▶ **Exercise directions**
The output should be limited to the line holding "Interacting vote fraction: 38%." and the lines after it through the end of the entries, each restated exactly.

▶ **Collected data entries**
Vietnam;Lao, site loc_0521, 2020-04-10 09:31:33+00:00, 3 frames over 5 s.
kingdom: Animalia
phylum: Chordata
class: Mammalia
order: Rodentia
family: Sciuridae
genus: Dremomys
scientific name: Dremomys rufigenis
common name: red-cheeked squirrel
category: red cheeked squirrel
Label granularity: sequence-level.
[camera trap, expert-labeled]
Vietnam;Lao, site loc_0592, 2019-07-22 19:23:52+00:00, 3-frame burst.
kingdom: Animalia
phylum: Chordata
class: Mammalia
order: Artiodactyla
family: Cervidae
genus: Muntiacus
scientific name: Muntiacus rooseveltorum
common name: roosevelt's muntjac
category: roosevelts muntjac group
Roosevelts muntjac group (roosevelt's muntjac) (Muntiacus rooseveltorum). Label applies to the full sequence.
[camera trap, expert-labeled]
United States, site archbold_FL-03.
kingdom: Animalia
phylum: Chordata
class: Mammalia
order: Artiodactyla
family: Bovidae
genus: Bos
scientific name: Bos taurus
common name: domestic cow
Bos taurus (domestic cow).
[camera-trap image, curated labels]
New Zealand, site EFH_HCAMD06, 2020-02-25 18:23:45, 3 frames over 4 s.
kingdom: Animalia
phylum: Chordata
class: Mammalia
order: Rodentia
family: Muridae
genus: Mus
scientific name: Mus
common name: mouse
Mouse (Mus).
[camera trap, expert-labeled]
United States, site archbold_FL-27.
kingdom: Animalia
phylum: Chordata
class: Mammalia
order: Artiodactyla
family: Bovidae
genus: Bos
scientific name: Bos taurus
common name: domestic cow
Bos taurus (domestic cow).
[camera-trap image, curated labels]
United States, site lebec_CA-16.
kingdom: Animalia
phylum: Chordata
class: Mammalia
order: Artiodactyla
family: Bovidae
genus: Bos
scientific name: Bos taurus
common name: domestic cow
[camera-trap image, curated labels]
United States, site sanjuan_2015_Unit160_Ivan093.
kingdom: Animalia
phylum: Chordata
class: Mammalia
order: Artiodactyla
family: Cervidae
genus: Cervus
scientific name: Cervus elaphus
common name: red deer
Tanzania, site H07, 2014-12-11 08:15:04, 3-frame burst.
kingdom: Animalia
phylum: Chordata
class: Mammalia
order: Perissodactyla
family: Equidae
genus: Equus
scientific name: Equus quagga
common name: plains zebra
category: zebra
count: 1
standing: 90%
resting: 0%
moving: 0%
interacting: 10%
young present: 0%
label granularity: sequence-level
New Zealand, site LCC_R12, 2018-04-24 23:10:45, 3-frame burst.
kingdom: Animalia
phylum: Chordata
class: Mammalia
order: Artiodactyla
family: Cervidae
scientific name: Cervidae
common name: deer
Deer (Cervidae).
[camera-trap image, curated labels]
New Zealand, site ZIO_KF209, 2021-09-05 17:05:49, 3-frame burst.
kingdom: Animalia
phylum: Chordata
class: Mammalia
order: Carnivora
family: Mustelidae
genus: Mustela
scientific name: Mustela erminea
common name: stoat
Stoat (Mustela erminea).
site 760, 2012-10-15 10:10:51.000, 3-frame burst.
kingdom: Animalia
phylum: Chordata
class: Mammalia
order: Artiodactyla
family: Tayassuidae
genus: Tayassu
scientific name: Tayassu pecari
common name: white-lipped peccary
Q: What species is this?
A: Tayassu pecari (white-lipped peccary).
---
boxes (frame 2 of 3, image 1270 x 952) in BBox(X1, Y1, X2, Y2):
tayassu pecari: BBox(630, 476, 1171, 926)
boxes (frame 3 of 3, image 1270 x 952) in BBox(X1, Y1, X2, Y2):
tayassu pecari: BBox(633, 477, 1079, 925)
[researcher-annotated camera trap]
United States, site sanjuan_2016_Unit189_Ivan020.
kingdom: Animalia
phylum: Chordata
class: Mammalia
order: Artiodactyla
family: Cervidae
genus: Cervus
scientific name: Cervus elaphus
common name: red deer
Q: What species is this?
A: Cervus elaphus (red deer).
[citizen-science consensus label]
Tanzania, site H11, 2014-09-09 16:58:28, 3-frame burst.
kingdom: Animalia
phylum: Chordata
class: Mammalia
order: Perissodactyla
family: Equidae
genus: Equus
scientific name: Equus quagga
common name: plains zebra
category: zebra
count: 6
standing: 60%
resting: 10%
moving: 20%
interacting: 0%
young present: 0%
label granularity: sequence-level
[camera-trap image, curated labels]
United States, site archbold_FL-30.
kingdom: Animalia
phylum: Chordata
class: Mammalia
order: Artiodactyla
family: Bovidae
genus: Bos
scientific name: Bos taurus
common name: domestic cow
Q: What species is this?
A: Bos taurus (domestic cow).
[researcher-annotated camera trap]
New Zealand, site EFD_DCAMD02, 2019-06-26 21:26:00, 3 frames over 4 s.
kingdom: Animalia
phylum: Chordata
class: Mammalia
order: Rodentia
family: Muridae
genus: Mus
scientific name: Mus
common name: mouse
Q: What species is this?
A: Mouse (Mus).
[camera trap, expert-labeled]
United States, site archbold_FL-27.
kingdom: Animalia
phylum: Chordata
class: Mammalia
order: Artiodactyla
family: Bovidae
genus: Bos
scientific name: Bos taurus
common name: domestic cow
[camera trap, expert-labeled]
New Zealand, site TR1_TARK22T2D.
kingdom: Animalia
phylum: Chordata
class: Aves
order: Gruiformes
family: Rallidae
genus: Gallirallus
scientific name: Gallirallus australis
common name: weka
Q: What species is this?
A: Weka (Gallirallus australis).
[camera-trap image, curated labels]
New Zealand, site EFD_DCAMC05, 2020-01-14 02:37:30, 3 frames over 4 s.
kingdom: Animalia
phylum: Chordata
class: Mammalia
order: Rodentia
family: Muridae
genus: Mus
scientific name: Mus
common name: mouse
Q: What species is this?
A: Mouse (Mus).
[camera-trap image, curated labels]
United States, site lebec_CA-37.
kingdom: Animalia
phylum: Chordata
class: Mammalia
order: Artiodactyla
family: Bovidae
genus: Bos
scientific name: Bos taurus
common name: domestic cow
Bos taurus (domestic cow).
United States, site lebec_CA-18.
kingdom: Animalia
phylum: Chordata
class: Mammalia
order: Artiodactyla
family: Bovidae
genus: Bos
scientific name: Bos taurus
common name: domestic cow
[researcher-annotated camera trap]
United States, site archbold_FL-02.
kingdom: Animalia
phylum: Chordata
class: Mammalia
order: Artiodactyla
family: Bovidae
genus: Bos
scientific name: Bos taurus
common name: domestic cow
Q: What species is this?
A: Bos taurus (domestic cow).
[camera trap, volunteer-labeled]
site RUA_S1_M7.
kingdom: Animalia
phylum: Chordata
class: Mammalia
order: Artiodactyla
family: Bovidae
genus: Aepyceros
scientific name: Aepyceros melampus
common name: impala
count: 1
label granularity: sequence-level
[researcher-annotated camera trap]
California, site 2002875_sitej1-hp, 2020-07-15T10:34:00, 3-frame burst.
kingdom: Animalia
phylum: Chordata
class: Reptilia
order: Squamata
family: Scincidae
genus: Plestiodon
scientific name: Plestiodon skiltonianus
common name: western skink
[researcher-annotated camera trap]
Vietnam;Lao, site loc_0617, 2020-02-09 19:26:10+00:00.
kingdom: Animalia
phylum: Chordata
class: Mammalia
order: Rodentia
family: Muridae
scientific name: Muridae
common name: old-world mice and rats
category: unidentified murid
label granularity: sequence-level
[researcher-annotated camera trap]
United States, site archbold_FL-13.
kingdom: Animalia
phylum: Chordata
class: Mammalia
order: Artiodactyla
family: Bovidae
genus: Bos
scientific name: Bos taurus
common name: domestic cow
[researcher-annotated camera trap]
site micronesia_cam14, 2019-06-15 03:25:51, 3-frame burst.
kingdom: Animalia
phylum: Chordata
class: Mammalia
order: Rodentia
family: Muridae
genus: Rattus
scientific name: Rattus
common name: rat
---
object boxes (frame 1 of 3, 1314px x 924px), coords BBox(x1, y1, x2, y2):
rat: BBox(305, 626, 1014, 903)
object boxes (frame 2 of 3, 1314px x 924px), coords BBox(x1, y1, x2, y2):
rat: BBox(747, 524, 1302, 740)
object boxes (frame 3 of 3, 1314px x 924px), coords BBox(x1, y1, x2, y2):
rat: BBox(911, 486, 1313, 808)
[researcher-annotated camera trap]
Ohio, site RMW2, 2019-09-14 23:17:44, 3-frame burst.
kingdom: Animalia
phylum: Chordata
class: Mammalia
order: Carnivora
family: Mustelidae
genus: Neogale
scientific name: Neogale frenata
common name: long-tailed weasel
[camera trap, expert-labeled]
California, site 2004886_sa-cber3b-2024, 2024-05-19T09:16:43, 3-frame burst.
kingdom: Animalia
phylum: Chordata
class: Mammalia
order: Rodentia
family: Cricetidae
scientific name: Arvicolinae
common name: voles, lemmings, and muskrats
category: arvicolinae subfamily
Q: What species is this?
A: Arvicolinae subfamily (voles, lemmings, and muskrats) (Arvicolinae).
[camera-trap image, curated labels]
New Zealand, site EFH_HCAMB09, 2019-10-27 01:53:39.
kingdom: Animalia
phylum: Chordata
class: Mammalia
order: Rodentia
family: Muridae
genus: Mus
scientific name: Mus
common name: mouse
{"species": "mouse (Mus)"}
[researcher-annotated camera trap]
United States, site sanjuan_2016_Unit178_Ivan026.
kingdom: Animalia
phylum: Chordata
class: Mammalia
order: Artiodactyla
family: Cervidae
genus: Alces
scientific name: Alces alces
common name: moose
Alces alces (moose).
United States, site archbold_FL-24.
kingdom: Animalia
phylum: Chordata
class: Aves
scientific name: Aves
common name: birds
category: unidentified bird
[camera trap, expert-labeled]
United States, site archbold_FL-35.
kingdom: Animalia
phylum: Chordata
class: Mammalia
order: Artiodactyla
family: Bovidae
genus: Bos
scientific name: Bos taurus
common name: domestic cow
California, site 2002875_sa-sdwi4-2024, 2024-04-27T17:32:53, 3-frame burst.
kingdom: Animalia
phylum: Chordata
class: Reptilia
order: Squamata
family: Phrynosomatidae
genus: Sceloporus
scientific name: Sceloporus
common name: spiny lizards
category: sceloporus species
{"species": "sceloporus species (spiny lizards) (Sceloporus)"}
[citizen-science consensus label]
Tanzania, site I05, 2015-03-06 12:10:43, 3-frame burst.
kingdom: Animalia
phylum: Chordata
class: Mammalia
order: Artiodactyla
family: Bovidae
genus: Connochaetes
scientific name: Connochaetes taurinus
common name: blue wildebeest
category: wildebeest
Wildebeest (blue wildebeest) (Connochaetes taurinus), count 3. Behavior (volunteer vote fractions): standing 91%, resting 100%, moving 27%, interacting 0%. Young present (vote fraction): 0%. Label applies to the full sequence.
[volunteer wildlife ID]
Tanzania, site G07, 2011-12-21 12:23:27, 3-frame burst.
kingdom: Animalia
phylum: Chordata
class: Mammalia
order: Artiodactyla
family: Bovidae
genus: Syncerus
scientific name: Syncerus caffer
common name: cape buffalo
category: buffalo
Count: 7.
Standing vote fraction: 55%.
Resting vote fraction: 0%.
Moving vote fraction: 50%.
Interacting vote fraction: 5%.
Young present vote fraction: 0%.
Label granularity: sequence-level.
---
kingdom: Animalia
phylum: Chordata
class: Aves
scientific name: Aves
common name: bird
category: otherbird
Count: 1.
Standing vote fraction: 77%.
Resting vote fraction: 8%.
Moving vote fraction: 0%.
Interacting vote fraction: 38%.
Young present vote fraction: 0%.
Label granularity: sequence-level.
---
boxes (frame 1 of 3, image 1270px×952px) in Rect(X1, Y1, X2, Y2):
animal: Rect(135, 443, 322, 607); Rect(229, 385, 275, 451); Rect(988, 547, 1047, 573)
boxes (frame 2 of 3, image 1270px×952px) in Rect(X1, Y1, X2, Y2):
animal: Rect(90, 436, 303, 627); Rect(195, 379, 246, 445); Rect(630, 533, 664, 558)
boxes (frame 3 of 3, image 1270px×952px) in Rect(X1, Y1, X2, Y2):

▶ **Solution to the problem**
Interacting vote fraction: 38%.
Young present vote fraction: 0%.
Label granularity: sequence-level.
---
boxes (frame 1 of 3, image 1270px×952px) in Rect(X1, Y1, X2, Y2):
animal: Rect(135, 443, 322, 607); Rect(229, 385, 275, 451); Rect(988, 547, 1047, 573)
boxes (frame 2 of 3, image 1270px×952px) in Rect(X1, Y1, X2, Y2):
animal: Rect(90, 436, 303, 627); Rect(195, 379, 246, 445); Rect(630, 533, 664, 558)
boxes (frame 3 of 3, image 1270px×952px) in Rect(X1, Y1, X2, Y2):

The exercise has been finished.